Philippe Barbarin et Gilles Bernheim connaissent par coeur les textes sacrés de la Torah et du Talmud, des Evangiles. Ils évoquent leurs souvenirs communs en France ou dans des yeshivot new-yorkaises. Porteurs de deux traditions éloignées pendant deux millénaires, ils mettent la charité au-dessus de tout, conformément aux Ecritures communes. Ils témoignent, dans ce dialogue, avec élégance, souci de vérité, sans mièvrerie, d'un rapprochement historique et salutaire.
Même sur des points aussi disputés que le personnage de Jésus ou le rapport entre la foi et la loi, les "lignes" ont bougé. "Ce qui nous sépare encore, ce sont les dernières quarante-huit heures de Jésus", explique le rabbin Bernheim, dans un raccourci saisissant sur le mystère chrétien de la Crucifixion et la Résurrection. Il ne dit même pas mot de l'Incarnation de Jésus, homme Dieu, "scandale pour les juifs", tonnait Paul dans ses épîtres (à propos de la Résurrection). Gilles Bernheim n'hésite pas à parler de la parole prophétique de Jésus, sa vision messianique, les "fondements authentiquement juifs" de la morale chrétienne.

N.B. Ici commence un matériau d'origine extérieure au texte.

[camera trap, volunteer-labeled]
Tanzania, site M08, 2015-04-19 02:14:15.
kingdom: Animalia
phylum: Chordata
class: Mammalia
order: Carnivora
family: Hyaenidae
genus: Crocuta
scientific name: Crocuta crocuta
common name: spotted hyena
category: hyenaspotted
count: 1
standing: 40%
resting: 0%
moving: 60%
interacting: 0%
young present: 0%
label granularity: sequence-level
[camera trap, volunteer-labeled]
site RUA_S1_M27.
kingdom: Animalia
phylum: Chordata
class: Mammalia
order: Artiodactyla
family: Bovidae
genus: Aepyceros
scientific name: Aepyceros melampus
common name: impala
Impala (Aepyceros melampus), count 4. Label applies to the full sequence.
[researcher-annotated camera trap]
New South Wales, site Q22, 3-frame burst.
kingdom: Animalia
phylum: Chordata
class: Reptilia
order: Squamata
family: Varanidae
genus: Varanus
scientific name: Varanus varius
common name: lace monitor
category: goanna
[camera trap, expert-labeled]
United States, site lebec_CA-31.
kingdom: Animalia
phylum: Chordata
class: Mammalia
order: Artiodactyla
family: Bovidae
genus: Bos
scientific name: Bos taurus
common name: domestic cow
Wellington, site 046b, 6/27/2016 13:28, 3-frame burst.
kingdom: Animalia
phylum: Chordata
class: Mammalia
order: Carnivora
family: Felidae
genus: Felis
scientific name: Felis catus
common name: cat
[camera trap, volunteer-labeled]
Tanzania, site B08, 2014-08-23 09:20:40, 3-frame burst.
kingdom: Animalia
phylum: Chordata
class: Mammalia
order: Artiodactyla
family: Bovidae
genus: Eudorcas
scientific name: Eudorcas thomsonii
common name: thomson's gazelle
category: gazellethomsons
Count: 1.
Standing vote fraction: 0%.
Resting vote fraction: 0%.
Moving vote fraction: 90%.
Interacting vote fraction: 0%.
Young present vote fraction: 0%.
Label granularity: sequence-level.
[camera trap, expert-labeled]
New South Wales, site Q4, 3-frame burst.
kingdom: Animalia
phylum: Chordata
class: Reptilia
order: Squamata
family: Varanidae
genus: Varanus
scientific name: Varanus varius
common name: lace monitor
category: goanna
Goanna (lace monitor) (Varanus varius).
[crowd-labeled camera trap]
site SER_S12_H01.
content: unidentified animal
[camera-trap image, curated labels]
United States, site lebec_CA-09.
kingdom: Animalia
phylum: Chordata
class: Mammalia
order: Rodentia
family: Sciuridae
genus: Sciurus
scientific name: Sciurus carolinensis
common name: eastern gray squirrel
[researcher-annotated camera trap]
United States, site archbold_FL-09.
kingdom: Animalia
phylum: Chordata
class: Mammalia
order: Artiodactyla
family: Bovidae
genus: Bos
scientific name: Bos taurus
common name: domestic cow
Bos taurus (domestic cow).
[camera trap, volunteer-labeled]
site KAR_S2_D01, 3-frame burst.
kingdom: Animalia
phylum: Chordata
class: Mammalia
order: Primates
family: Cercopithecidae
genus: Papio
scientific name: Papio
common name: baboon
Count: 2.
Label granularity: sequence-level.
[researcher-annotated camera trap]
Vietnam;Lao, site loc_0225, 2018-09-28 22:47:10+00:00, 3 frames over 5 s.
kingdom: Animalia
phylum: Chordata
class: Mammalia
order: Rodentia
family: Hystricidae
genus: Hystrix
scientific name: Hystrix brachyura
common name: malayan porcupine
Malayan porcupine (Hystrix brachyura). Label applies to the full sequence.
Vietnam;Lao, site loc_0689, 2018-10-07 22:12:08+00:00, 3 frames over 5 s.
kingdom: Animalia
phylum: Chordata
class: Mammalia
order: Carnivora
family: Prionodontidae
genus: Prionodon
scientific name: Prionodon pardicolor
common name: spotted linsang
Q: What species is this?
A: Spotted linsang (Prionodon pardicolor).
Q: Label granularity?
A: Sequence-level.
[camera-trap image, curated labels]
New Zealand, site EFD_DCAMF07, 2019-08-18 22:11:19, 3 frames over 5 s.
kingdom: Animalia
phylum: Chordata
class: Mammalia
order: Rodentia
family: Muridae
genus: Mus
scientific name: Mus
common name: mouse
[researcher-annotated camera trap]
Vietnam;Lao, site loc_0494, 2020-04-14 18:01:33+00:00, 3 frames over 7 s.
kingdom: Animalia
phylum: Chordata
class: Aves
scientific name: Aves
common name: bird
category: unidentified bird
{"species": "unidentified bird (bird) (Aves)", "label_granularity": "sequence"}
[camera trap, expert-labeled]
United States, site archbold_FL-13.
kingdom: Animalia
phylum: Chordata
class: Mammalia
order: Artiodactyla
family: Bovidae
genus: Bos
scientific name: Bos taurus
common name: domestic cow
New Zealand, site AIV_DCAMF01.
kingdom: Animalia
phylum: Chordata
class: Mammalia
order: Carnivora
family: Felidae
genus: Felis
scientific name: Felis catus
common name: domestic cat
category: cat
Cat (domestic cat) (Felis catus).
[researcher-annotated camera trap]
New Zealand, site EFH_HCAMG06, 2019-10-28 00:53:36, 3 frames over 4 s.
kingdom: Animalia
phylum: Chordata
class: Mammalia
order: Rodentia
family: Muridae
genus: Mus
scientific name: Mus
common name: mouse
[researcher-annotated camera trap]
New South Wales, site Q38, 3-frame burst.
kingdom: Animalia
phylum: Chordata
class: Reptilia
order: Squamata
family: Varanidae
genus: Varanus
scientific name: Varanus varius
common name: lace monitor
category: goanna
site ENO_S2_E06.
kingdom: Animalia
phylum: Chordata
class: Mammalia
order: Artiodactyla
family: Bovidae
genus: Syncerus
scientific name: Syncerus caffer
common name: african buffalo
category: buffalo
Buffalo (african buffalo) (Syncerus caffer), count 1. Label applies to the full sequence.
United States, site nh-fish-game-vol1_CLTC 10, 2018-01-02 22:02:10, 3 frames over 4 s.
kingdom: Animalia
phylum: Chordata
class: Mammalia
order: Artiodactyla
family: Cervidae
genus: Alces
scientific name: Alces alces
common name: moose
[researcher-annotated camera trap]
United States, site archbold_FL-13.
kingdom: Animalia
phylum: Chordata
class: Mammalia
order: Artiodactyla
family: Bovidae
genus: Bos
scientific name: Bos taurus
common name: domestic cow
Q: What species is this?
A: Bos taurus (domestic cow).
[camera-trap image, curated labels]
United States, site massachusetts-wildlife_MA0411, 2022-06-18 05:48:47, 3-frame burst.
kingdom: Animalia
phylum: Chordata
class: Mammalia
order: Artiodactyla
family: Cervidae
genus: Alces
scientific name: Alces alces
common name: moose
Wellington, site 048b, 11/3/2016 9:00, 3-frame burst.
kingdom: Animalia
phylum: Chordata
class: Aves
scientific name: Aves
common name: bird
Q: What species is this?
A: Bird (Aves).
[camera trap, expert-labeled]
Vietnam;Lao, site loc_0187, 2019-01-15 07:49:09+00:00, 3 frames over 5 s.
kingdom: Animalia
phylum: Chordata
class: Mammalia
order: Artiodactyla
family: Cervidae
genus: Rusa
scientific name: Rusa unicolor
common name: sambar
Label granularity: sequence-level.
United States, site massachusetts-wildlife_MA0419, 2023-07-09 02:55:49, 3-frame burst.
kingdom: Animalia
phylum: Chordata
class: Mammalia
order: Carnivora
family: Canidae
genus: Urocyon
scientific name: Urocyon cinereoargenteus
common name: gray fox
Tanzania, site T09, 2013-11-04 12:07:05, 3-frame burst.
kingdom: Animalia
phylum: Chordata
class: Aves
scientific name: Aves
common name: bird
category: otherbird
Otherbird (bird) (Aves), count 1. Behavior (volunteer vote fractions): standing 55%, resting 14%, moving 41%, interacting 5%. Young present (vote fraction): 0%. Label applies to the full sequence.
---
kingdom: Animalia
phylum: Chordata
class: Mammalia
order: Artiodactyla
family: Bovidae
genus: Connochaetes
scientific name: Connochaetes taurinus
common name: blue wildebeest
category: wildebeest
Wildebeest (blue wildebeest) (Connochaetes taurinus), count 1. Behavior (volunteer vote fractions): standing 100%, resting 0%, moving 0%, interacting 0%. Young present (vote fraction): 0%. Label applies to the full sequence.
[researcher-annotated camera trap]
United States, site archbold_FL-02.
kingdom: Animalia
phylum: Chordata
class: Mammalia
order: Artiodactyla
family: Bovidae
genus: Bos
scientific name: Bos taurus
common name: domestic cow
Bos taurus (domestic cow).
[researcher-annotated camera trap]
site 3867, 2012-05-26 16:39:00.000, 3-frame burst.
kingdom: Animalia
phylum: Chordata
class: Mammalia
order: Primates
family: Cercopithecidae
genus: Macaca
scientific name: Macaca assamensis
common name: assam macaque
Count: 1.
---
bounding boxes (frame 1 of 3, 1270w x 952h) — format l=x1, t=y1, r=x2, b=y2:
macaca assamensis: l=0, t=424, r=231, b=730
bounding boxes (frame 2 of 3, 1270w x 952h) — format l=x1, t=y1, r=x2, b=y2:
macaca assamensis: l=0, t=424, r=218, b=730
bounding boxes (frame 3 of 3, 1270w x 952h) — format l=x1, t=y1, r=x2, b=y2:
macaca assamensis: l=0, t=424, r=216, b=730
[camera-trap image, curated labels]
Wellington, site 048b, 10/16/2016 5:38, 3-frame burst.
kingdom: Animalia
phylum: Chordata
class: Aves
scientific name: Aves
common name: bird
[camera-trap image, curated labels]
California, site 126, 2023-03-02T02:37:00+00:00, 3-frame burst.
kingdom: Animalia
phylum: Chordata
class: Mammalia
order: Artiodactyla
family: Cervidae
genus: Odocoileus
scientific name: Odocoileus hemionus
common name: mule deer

Il ne se console pour autant pas que l'Eglise ait, pendant tant de siècles, "déjudaïsé" Jésus, l'ait "hellénisé", en ait fait un sujet d'"horreur" pour les juifs à cause des conversions forcées, des baptêmes imposés, de la litanie des pogroms. Philippe Barbarin répond que, si le travail est loin d'être terminé, l'enseignement de l'Eglise a changé, que les catholiques savent désormais de quel "riche terreau d'humanité" est né Jésus, qu'il est "un beau fruit de la tradition et de la sainteté" du peuple juif. Et ajoute : "Nous avons encore à apprendre des juifs pour mieux comprendre la parole de Dieu et l'enseignement de Jésus."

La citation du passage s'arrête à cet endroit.